"Just days after announcing a $1.1 billion Series G funding round, AI chip startup Cerebras Systems pulled its S-1 IPO filing without so much as an explanation. Amid growing concerns of an AI bubble, has Cerebras CEO Andrew Feldman gotten cold feet? Apparently not. Taking to LinkedIn on Sunday, Feldman apologized for the lack of transparency, and presumably any panic the decision might have caused. "On Friday, Cerebras Systems withdrew our S-1. We didn't explain why - that was a mistake," he wrote, adding that he still has every intention of taking the company public."
"Inference turns out to have proved a particularly potent workload for Cerebras' accelerators, each of which is equipped with more than 40 GB of SRAM, a class of memory that's etched directly into the compute die and makes the HBM used by rivals Nvidia and AMD look glacial by comparison. This has allowed the company to offer API access to models at speeds topping 3,000 tokens a second for models like OpenAI's gpt-oss-120B, far faster than is possible using GPUs."
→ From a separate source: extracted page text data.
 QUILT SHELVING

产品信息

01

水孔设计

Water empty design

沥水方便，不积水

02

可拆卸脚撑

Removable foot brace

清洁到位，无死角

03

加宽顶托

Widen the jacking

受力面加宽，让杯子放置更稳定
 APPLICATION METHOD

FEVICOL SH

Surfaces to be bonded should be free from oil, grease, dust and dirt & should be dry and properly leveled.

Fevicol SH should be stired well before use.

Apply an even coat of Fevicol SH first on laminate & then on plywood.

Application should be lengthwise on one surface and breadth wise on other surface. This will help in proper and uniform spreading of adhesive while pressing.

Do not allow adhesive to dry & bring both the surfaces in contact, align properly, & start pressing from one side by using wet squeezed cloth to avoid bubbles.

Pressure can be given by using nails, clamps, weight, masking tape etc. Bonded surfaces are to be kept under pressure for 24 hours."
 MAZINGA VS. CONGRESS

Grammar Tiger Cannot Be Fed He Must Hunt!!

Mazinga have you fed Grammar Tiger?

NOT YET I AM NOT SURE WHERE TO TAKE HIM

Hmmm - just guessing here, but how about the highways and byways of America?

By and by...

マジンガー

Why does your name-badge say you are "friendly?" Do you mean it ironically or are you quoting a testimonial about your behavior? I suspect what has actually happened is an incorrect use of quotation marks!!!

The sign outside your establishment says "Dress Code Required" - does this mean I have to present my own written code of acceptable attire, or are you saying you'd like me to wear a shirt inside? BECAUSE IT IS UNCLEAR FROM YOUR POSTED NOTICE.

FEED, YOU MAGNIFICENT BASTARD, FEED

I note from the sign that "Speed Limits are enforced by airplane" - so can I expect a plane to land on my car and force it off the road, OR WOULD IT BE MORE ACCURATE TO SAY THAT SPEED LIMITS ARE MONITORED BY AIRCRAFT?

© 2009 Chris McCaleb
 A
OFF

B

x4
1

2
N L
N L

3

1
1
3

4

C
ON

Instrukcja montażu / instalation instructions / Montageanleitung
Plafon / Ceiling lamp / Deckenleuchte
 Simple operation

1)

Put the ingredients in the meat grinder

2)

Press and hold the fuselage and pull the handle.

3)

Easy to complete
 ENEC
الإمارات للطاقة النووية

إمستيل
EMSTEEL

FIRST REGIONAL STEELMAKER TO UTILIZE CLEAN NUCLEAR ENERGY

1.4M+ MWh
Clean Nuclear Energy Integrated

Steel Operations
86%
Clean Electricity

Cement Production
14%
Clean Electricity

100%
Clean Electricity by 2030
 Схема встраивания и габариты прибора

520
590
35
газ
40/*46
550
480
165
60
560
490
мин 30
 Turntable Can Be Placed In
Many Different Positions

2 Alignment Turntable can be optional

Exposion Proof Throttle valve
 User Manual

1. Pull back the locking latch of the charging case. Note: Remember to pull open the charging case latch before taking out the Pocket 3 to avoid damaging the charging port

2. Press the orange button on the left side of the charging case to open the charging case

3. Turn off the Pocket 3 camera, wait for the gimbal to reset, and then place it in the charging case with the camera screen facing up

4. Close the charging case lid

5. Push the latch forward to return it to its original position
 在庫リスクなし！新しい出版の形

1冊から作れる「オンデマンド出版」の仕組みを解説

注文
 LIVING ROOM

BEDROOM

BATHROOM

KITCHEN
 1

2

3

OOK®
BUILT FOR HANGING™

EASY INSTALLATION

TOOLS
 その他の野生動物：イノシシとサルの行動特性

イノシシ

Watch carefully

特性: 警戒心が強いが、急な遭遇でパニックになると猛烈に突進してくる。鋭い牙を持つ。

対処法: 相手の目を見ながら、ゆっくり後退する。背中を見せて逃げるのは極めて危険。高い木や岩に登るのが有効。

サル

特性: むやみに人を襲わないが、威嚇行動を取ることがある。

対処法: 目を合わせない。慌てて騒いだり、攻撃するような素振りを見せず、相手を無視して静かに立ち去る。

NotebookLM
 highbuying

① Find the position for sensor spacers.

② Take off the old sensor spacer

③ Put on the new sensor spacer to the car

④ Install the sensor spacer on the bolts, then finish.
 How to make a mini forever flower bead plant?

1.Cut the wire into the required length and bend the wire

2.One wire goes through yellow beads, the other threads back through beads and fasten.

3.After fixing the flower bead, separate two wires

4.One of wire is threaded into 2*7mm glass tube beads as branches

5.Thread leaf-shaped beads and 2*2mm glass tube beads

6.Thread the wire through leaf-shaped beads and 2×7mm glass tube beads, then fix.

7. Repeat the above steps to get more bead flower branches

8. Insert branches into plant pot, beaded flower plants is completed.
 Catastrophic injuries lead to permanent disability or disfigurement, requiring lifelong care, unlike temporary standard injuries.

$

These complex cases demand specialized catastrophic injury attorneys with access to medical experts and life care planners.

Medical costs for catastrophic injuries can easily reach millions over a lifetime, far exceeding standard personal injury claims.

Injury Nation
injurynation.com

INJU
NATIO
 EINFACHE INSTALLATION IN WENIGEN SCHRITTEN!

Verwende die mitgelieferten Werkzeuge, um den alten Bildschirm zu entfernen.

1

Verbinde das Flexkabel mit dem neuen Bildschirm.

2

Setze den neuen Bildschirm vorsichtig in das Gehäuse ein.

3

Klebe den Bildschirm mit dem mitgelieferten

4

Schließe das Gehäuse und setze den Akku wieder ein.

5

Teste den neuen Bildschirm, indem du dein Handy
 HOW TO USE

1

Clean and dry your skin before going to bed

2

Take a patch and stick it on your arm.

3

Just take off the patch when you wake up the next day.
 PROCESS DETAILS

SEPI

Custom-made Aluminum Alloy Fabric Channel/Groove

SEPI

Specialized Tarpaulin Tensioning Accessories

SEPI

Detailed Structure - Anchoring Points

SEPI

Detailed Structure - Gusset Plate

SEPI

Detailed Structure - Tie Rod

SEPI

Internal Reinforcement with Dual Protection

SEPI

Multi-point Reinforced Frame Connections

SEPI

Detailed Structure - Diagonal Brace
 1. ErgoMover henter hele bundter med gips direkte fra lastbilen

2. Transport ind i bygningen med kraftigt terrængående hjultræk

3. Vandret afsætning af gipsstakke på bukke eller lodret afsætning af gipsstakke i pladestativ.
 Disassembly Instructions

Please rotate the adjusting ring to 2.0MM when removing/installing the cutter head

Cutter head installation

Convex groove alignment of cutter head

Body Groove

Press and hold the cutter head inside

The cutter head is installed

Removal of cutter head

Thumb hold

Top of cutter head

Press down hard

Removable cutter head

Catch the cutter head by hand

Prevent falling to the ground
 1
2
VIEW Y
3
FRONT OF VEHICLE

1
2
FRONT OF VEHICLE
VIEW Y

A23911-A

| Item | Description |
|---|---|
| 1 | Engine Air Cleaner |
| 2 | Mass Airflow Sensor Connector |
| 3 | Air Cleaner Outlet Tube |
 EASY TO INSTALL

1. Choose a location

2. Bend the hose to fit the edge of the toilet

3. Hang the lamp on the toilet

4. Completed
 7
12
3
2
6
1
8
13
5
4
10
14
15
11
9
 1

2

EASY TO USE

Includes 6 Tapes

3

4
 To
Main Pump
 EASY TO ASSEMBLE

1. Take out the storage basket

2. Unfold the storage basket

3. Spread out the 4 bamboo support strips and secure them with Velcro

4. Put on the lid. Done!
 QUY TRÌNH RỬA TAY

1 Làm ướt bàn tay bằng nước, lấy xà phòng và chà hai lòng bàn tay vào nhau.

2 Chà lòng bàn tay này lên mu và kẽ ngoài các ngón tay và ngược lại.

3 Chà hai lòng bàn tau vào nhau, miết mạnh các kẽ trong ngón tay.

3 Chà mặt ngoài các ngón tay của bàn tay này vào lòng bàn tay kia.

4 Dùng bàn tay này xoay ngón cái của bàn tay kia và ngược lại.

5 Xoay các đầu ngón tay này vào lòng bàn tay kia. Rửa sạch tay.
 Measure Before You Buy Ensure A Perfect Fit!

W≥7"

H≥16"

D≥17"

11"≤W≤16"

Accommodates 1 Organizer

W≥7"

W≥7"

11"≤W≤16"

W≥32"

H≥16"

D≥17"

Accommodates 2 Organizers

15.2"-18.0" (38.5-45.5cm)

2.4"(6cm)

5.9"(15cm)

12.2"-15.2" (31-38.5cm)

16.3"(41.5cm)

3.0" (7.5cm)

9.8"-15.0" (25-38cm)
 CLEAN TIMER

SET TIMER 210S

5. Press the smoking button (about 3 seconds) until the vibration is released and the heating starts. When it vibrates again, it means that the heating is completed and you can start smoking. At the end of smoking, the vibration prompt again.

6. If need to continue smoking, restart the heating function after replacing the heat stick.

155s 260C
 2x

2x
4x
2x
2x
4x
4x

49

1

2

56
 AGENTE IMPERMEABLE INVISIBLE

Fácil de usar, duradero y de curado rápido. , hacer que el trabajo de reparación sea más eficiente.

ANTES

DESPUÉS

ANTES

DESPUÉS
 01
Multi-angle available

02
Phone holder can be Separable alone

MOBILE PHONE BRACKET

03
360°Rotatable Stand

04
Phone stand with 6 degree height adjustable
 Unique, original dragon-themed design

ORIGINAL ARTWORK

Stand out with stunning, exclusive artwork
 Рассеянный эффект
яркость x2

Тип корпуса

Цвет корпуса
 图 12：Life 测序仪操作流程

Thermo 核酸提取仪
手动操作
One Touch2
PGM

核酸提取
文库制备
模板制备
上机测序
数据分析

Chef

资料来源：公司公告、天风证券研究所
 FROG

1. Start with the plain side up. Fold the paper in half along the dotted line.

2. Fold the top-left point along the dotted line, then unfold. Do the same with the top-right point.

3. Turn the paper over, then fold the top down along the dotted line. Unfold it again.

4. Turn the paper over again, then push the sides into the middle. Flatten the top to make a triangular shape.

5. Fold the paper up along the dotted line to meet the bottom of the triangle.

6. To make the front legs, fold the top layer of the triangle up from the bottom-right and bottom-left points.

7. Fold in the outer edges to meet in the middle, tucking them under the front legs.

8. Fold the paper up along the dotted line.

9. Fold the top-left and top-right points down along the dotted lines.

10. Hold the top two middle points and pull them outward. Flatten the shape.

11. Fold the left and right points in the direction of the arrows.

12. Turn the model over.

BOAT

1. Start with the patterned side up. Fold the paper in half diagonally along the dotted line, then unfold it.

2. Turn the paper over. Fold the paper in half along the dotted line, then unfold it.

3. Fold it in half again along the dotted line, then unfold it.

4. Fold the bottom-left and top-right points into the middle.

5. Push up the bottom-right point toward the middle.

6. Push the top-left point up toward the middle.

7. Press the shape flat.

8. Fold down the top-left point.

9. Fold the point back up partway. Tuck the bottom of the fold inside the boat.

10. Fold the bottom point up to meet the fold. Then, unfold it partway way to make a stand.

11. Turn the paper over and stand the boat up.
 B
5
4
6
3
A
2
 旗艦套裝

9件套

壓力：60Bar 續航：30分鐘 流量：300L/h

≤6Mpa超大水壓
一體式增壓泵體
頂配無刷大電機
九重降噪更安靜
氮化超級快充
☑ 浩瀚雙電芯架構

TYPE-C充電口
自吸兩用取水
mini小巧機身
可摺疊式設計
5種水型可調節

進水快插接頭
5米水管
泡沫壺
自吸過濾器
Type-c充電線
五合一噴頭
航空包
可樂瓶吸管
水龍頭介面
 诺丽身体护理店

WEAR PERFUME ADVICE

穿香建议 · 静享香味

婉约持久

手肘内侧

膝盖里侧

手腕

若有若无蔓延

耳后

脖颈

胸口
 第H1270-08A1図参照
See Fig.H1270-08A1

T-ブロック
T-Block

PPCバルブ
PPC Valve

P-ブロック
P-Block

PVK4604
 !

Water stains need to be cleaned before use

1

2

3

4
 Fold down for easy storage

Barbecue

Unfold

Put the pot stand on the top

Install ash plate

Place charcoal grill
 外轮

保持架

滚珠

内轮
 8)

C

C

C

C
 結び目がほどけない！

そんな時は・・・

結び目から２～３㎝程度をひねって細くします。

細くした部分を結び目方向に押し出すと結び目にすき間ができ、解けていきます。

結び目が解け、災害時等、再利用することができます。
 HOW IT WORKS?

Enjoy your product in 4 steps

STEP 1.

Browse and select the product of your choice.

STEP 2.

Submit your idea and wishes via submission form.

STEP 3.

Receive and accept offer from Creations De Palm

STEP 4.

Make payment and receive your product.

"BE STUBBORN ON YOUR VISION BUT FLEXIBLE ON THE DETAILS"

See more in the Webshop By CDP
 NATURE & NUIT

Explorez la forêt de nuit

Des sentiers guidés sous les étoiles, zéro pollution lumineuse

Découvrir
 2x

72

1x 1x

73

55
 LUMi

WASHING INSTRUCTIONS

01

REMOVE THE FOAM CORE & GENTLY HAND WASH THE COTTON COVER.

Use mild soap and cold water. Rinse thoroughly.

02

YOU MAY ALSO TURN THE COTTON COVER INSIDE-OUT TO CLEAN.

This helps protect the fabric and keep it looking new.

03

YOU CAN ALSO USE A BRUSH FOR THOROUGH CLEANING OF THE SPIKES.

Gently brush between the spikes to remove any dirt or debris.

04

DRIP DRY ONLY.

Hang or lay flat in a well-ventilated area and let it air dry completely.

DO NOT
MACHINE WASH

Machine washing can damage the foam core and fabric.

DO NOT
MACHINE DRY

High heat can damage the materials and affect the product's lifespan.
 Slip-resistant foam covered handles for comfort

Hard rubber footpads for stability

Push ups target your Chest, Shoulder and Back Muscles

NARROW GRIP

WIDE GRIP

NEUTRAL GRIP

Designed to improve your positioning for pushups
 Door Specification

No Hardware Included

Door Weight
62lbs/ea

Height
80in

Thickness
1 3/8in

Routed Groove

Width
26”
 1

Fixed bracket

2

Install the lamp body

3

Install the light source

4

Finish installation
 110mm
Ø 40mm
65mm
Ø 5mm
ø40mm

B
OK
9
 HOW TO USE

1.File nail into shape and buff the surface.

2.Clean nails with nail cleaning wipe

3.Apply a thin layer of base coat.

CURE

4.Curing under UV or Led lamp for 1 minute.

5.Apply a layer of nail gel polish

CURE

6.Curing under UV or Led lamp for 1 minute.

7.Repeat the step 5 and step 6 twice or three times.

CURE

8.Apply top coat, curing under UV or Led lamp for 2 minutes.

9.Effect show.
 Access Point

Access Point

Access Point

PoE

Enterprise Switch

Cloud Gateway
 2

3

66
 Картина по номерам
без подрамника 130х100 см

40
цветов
"These capabilities have helped Cerebras win over several high profile customers, including Mistral AI, AWS, Meta, IBM, Cognition, AlphaSense, Notion, and Perplexity, a major change from this time last year. In the startup's IPO filings from September 2024, the company reported that the United Arab Emirates' (UAE) AI crown jewel G42 accounted for 87 percent of its revenues in the first half of 2024 - a fact that raised no shortage of concerns among members of the US government."
Cerebras Systems withdrew its S-1 IPO filing days after announcing a $1.1 billion Series G funding round, and CEO Andrew Feldman apologized for the lack of transparency while affirming intent to go public. Founded in 2015, the company produces large AI accelerators originally pitched as GPU alternatives for training but now emphasizing inference workloads. Each accelerator includes more than 40 GB of on-die SRAM, enabling much faster memory access than competitors' HBM and API access speeds topping 3,000 tokens per second for large models. Cerebras has gained customers including Mistral AI, AWS, Meta, IBM, Cognition, AlphaSense, Notion, and Perplexity. Earlier filings showed heavy revenue dependence on UAE-based G42, which raised U.S. government concerns.